> Exercise goal
Only the lines from the one that contains "Dalian Southern Airline" through the last line of the data below should be duplicated, exactly and without pictures.

> Information provided

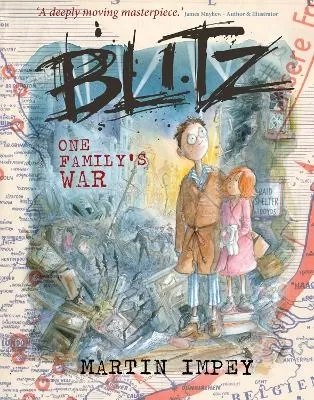 BLITZ One Family's War: HB edition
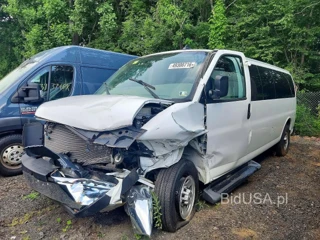 CHEVROLET EXPRESS G3500 LS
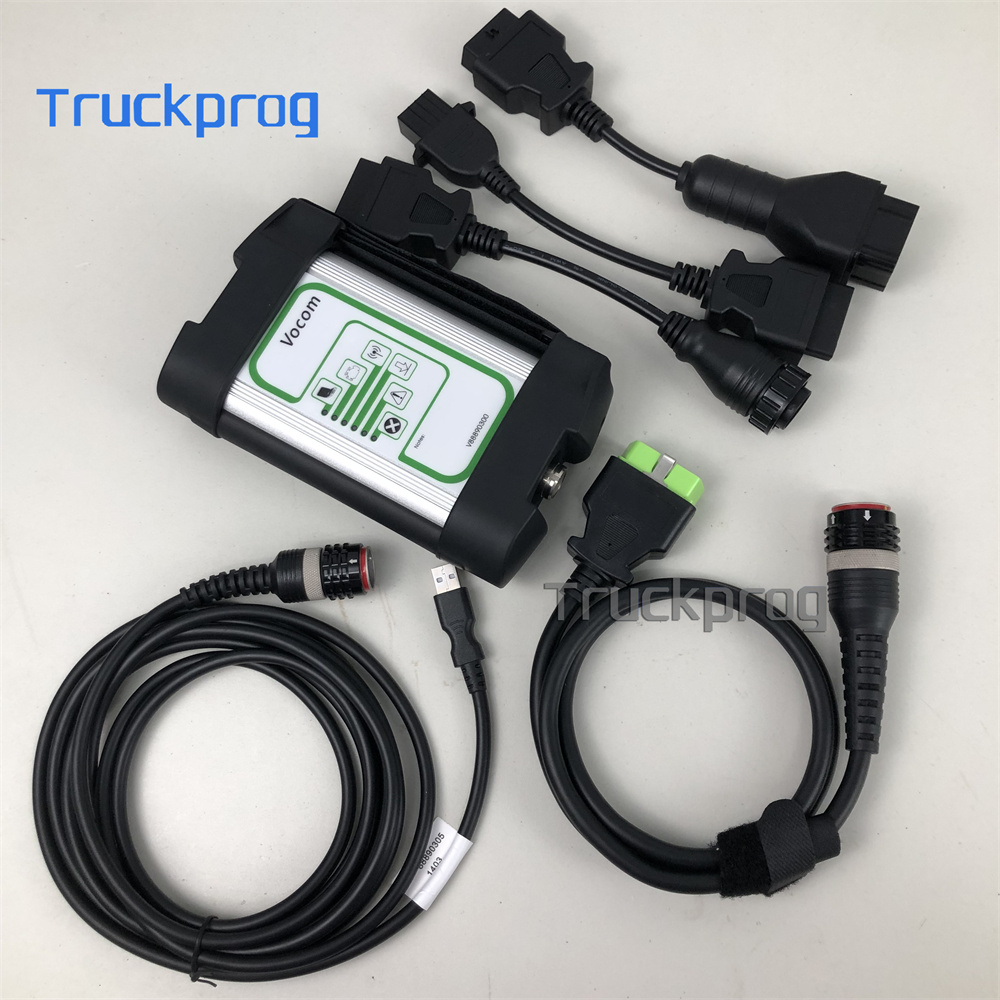 VOCOM 88890300インターフェース診断スキャナー、 - Heavy Equipment Diagnostic Tool のレビューと価格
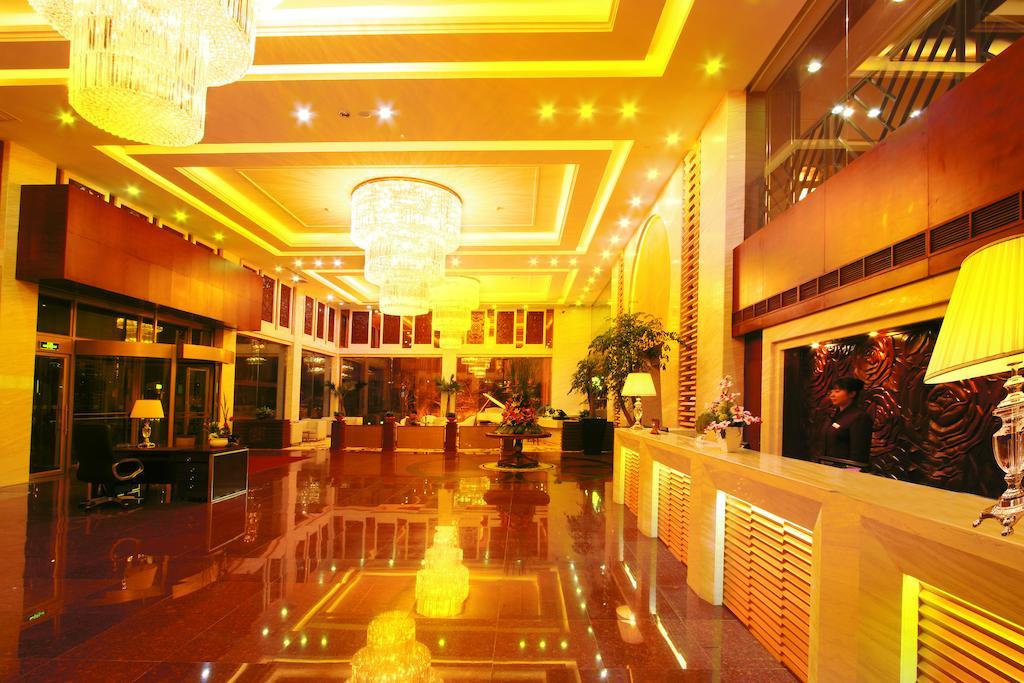 Dalian Southern Airline Pearl Hotel Εξωτερικό φωτογραφία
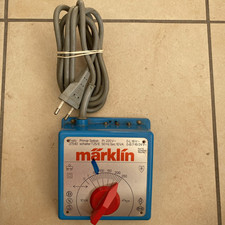 Transformateur märklin trafo d'occasion  Strasbourg-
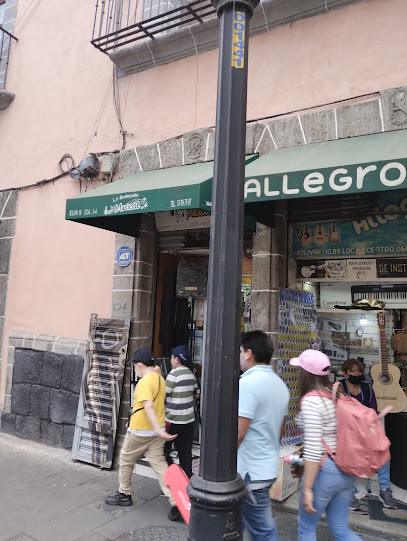 Allegro Music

> Answer section
 Dalian Southern Airline Pearl Hotel Εξωτερικό φωτογραφία
 Transformateur märklin trafo d'occasion  Strasbourg-
 Allegro Music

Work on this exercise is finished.